Lateral brow incision permits a Dingman approach, which provides the strongest rotary force on the ZMC fracture segment from the caudal direction in the vertical axis. The present study used only Keen's approach, involving a dual-top screw for restoration in severe displacement or impaction. Dual-top screws are useful especially in cases where the fractured fragment is displaced downward and rotated inward without excessive reduction force [41, 43]. As it is unnecessary to expose the buttress widely or to separate zygomatic segments from soft tissue and muscle in this procedure, the rate of soft tissue complications including cheek drooping is low.

Other methods to overcome the inadequate vector for reduction of the zygoma are Kirschner's wire [44, 45] and T-bar screw [15, 46] traction. Both methods allow precise three-dimensional manipulation of a fractured segment, after which reduction is controllable in any vector and direction can involve an elevator via Keen's approach.

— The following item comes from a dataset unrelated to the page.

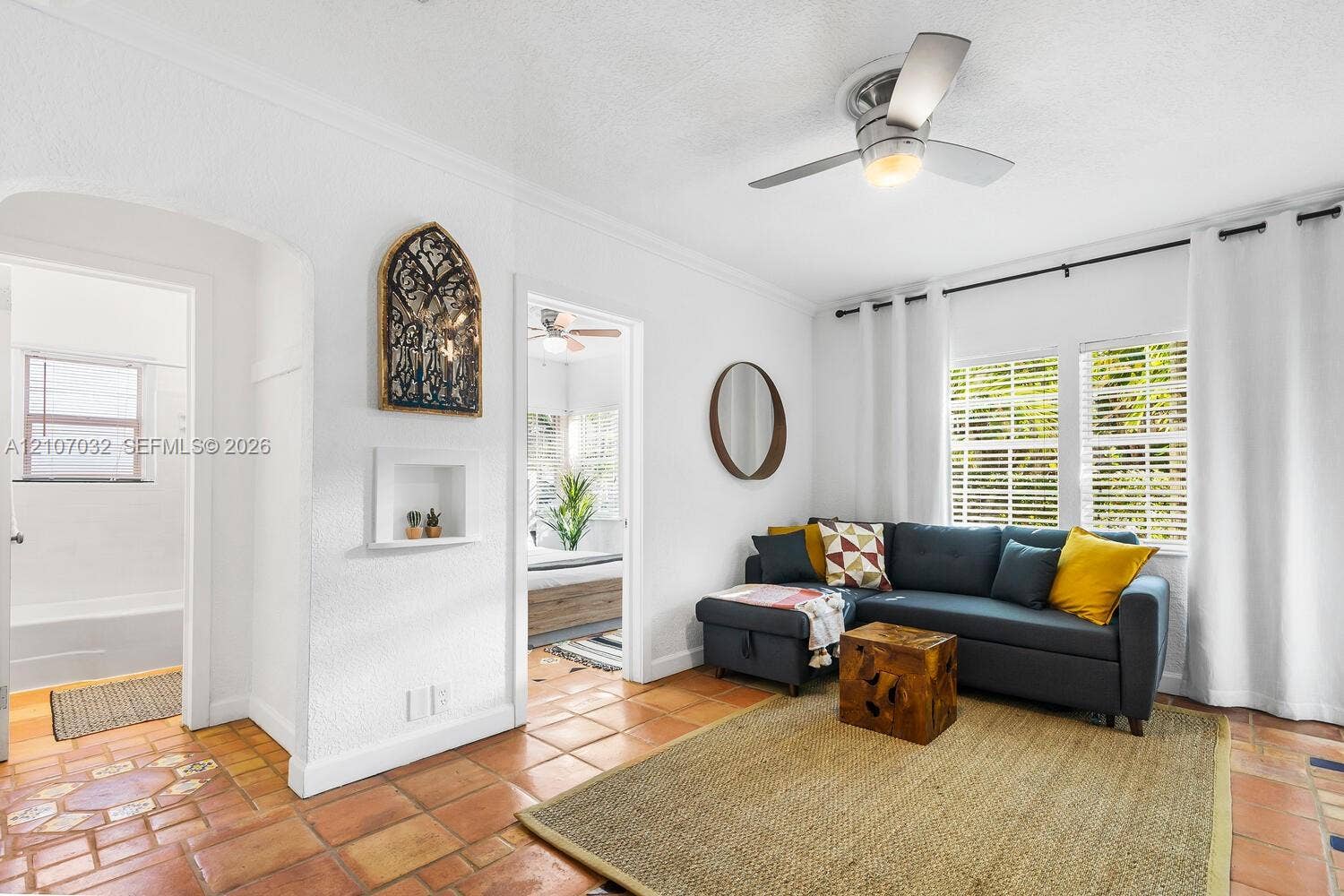 443 NE 17th Way, Fort Lauderdale, FL 33301 Terra cotta tile flooring, arched doorway, recessed wall niche, and brushed nickel ceiling fan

The limitations of the present study are that it is not a randomized controlled trial, but the retrospective study. And the exact measurement point of zygomatic redirection cannot be defined. Also, the number of participating patients was small.

5. Conclusion

Altered two-point fixation of zygomaticomaxillary complex fracture, excluding an incision approaching the ZF, provides surgical efficacy. The method presents the same surgical outcomes as traditional three-point fixation. However, because altered two-point fixation includes one less incision, it requires less operation time and reduces the noticeable scar and complications of a palpable and exposed plate via the skin.

Data Availability

The data from CT measurement used to support the findings of this study are available from the corresponding author upon request.

Conflicts of Interest

The authors declare that there are no conflicts of interest regarding the publication of this paper.